LP Heuristics: Classically, neighborhood heuristics, which measure characteristics between source and target edges, have functioned as the primary means of predicting links. These heuristics show limited effectiveness with a relatively-high variability in results, due to the complicated irregularity within graph datasets, which only grows worse as the dataset grows larger [1]. Regardless of this, state-of-the-art GNN4LP models have integrated these neighborhood heuristics into their architectures to elevate link prediction results [16, 15].

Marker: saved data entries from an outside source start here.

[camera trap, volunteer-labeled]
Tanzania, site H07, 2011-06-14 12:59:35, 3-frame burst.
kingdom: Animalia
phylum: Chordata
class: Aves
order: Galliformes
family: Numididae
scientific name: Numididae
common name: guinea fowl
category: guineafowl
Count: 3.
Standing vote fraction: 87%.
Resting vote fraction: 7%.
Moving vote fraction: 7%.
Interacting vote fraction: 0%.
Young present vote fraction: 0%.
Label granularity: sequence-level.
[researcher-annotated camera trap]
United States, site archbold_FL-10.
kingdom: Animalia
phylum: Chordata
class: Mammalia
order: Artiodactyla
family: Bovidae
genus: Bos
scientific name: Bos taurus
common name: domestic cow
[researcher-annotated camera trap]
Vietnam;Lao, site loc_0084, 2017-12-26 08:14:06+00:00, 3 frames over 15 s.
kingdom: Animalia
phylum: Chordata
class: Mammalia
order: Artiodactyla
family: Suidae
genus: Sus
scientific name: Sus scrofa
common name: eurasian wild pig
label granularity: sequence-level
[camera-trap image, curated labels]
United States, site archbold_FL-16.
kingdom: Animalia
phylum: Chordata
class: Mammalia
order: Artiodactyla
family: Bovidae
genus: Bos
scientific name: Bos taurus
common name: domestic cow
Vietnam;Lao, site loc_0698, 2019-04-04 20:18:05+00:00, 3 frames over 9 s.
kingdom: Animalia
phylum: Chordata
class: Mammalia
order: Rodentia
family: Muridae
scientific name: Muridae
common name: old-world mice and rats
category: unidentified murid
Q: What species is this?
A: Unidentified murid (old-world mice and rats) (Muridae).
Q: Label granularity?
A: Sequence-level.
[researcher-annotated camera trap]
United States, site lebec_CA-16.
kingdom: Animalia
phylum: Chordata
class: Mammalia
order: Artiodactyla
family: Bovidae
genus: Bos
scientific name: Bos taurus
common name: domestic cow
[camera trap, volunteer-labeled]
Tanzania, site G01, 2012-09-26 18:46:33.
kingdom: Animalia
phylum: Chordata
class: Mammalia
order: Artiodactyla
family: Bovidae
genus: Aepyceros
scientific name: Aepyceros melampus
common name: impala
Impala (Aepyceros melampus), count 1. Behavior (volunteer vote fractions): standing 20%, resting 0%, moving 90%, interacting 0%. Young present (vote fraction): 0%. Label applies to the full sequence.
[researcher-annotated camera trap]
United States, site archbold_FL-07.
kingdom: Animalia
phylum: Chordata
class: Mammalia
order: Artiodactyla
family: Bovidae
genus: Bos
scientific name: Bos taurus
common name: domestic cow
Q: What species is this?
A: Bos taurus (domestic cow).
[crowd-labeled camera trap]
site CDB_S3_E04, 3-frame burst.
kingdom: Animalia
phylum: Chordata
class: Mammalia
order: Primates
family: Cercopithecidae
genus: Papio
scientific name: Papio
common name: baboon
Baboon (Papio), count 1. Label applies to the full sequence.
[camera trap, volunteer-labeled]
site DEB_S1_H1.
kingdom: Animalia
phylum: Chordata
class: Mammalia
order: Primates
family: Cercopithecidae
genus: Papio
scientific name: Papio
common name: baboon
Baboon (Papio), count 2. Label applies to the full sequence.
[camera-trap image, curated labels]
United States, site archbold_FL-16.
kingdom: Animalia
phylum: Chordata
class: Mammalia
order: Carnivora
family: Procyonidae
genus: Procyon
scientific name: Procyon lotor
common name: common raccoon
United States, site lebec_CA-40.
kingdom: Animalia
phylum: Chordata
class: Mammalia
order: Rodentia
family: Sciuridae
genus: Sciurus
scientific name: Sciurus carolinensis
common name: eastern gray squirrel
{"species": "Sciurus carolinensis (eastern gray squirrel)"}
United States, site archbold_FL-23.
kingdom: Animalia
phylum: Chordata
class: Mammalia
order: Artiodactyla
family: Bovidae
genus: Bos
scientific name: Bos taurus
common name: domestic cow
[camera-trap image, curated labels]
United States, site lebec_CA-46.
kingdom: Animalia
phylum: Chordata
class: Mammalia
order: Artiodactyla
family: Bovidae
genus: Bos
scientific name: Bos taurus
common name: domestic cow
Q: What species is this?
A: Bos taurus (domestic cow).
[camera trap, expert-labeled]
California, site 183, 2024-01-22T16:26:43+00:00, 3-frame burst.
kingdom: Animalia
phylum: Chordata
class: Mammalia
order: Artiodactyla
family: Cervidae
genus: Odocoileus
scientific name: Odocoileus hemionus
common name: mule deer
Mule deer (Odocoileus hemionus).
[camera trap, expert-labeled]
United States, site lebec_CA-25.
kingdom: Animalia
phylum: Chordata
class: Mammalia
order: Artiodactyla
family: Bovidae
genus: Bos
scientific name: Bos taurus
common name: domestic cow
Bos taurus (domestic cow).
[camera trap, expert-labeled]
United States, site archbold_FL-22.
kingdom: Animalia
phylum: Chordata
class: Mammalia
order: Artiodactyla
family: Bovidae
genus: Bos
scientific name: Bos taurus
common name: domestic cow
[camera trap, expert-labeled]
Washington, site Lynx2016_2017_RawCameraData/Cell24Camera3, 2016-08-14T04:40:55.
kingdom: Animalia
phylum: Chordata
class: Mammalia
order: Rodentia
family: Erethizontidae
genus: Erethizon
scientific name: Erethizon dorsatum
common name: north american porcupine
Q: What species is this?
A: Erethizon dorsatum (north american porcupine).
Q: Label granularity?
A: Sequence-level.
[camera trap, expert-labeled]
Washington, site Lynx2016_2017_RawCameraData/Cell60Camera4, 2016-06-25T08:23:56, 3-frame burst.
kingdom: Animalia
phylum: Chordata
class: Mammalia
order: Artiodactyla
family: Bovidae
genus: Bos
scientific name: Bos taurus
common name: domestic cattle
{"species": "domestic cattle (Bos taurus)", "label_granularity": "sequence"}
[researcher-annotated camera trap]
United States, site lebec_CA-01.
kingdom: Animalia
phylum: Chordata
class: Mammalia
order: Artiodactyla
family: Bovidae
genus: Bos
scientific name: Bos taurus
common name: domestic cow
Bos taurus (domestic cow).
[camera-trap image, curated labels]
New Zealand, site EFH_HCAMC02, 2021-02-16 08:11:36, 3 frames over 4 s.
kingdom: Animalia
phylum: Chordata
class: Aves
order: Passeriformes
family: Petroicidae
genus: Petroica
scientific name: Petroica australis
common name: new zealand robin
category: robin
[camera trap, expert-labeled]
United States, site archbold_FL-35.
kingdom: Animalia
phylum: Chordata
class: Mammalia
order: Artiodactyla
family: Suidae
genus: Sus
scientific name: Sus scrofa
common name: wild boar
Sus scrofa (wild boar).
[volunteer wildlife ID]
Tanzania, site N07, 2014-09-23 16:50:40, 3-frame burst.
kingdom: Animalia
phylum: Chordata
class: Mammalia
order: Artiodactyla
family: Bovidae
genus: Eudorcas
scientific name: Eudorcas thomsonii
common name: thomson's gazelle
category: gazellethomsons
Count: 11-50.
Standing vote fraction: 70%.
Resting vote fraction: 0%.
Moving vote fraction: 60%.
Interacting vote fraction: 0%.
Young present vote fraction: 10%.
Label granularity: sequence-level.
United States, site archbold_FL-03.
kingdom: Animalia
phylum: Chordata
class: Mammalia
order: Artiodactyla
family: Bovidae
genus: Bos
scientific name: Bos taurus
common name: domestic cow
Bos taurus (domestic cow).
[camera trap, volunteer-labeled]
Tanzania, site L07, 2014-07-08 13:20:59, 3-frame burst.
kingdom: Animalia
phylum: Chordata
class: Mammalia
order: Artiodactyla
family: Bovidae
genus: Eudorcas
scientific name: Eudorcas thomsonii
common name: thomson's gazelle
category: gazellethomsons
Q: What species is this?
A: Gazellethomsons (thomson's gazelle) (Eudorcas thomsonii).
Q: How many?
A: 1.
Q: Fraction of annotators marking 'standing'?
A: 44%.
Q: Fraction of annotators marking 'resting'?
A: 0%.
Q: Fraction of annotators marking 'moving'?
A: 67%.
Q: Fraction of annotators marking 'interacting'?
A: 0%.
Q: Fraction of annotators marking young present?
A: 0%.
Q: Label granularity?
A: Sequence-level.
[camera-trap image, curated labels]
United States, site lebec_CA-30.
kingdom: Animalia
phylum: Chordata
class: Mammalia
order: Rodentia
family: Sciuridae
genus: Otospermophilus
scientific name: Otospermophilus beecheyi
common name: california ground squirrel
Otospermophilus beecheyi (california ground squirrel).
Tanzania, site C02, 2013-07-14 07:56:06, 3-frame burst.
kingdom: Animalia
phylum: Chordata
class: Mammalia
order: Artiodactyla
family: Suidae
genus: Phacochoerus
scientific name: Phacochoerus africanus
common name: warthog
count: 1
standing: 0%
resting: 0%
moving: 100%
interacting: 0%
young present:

For a given heuristic function, $u$ and $v$ represent the source and target nodes in a potential link $(u,v)$ , $\mathcal{N}(v)$ is the set of all edges connected to the node $v$ , and $f(v_{i,i+1})$ is a function that considers all paths of length $i$ that being at node that starts at $v$ . We consider the following few heuristics:

Common Neighbors [6]: The number of neighbors shared by two nodes $u$ and $v$ ,

\text{CN}(u,v)=|\mathcal{N}(u)\cap\mathcal{N}(v)|.

(1)

Preferential Attachment [1]: The product of the number of neighbors (i.e., the degree) for nodes $u$ and $v$ ,

\text{PA}(u,v)=|\mathcal{N}(u)|\times|\mathcal{N}(v)|.

(2)

Shortest Path Length [1]: The length path between $u$ and $v$ which considers the smallest possible sum $\Sigma$ of length $n-$ nodes,

\text{SP}(u,v)=\operatorname*{arg\,min}_{\Sigma}(\Sigma^{n-1}_{i=1}f(v_{i,i+1})).

(3)

GNNs for Link Prediction (GNN4LP): LP’s current SOTA methods rely on GNNs to constitute a given model’s backbone. The most common choice is the Graph Convolutional Network (GCN) [9], which defines a simplified convolution operator that considers a node’s multi-hop neighborhood. The final score (i.e., probability) of a link existing considers the final representation of both nodes. However, [12] have shown that such methods aren’t suitably expressive for LP, as they ignore vital pairwise information that exists between both nodes. To account for this, SEAL [11] conditions the message passing on both nodes in the target link by applying a node-labelling trick to the enclosed k-hop neighborhood. They demonstrate that this can result in a suitably expressive GNN for LP. NBFNet [43] conditions the message passing on a single node in the target link by parameterizing the generalized Bellman-Ford algorithm. In practice, it’s been shown that conditional message passing is prohibitively expensive to run on many LP datasets [15]. Instead, recent methods pass both the standard GNN representations and an additional pairwise encoding into the scoring function for prediction. For the pairwise encoding, Neo-GNN [44] considers the higher-order overlap between neighborhoods. BUDDY [15] uses the subgraph counts surrounding a target link, which is estimated by using subgraph sketching. Neural Common-Neighbors with Completion (NCNC) [16] encodes the enclosed 1-hop neighborhood of both nodes. Lastly, LPFormer [14] adapts a transformer to learn the pairwise information between two nodes.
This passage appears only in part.